**Exercise:** Begin with the line containing "How distant is" and copy each line exactly through the last line of the entries, inclusive.

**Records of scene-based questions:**
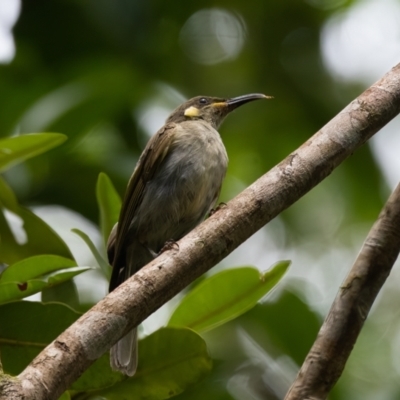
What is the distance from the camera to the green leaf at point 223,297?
362 centimetres

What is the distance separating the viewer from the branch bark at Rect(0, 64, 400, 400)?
2354mm

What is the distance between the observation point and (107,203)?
4.10 m

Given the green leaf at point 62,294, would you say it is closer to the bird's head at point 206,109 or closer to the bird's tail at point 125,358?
the bird's tail at point 125,358

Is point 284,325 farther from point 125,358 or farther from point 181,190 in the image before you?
point 125,358

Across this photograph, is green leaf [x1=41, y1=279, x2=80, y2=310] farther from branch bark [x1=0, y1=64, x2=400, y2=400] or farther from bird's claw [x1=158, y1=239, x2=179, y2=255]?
branch bark [x1=0, y1=64, x2=400, y2=400]

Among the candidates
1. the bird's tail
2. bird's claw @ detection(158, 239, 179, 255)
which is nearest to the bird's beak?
bird's claw @ detection(158, 239, 179, 255)

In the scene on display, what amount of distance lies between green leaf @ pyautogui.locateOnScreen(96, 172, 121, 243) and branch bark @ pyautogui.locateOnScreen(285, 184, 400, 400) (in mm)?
1368

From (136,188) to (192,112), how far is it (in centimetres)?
95

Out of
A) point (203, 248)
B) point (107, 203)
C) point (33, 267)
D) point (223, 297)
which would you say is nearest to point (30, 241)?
point (107, 203)

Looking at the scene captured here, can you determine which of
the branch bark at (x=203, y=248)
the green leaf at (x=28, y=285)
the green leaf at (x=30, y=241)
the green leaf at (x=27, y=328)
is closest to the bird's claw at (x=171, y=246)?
the branch bark at (x=203, y=248)

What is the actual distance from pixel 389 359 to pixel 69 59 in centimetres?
294

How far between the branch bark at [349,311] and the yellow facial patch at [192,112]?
76.8 inches

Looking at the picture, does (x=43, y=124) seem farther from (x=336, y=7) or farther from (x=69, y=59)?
(x=336, y=7)

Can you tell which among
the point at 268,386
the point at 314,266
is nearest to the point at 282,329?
the point at 268,386
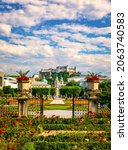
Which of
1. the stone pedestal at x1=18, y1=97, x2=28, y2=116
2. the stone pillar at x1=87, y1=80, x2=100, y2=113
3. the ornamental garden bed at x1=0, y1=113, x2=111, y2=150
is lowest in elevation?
the ornamental garden bed at x1=0, y1=113, x2=111, y2=150

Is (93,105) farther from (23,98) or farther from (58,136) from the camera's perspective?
(58,136)

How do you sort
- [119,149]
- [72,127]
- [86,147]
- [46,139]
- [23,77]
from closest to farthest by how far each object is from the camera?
[119,149] < [86,147] < [46,139] < [72,127] < [23,77]

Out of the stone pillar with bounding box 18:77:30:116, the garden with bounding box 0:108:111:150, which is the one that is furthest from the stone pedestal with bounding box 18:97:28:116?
the garden with bounding box 0:108:111:150

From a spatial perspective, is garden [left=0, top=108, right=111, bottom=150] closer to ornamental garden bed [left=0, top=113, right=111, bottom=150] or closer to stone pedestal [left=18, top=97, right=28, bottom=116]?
ornamental garden bed [left=0, top=113, right=111, bottom=150]

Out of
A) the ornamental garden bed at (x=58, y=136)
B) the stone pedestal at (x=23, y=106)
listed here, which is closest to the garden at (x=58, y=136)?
the ornamental garden bed at (x=58, y=136)

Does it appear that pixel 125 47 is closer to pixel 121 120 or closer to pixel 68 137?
pixel 121 120

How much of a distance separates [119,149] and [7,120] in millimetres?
9156

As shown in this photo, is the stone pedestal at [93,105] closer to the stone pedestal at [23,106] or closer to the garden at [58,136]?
the garden at [58,136]

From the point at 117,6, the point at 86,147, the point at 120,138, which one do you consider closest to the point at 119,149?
the point at 120,138

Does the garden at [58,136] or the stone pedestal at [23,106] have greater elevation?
the stone pedestal at [23,106]

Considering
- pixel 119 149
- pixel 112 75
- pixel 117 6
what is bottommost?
pixel 119 149

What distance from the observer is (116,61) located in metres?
3.55

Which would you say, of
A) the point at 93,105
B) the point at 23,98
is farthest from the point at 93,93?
the point at 23,98

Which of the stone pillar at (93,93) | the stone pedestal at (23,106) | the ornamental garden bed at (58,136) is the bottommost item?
the ornamental garden bed at (58,136)
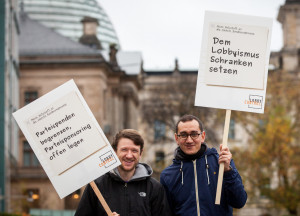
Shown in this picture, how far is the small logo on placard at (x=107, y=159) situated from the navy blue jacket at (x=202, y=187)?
2.21ft

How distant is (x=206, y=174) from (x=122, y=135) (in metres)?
1.04

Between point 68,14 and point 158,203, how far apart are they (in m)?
77.0

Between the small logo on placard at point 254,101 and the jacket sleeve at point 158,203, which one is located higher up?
the small logo on placard at point 254,101

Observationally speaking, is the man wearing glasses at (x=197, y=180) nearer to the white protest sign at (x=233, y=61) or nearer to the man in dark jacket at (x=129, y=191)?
the man in dark jacket at (x=129, y=191)

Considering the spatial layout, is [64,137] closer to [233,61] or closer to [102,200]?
[102,200]

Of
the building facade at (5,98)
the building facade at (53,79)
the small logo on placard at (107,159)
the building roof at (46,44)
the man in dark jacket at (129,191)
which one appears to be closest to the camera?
the man in dark jacket at (129,191)

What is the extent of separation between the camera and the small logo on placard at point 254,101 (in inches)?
373

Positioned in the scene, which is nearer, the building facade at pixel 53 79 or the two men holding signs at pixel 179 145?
the two men holding signs at pixel 179 145

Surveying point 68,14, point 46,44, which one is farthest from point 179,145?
point 68,14

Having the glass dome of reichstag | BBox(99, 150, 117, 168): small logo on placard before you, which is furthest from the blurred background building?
BBox(99, 150, 117, 168): small logo on placard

**Correct response:**
How distant is (x=206, y=174) from (x=122, y=135) (in metres)?
1.04

Between point 68,14 and point 158,203, how far apart are they (in m)?
77.0

Between the small logo on placard at point 254,101 and the jacket sleeve at point 158,203, which one is located higher up?
the small logo on placard at point 254,101

Observationally speaking, is the man wearing glasses at (x=197, y=180) nearer to the white protest sign at (x=233, y=61) or nearer to the man in dark jacket at (x=129, y=191)?
the man in dark jacket at (x=129, y=191)

Considering the spatial layout, is [64,137] closer to [233,61] or closer to [102,200]?
[102,200]

Of
the building facade at (5,98)
the building facade at (53,79)
the small logo on placard at (107,159)
the building roof at (46,44)
the man in dark jacket at (129,191)
which one appears to be closest to the camera?
the man in dark jacket at (129,191)

What is the extent of separation between the camera and the small logo on placard at point 254,101 (in inches)?
373

Positioned in the scene, which is nearer, the building facade at pixel 53 79 or the two men holding signs at pixel 179 145?
the two men holding signs at pixel 179 145

Surveying point 68,14, point 46,44, which one is farthest from point 179,145?
point 68,14

Having the glass dome of reichstag | BBox(99, 150, 117, 168): small logo on placard before you, which is furthest from the blurred background building?
BBox(99, 150, 117, 168): small logo on placard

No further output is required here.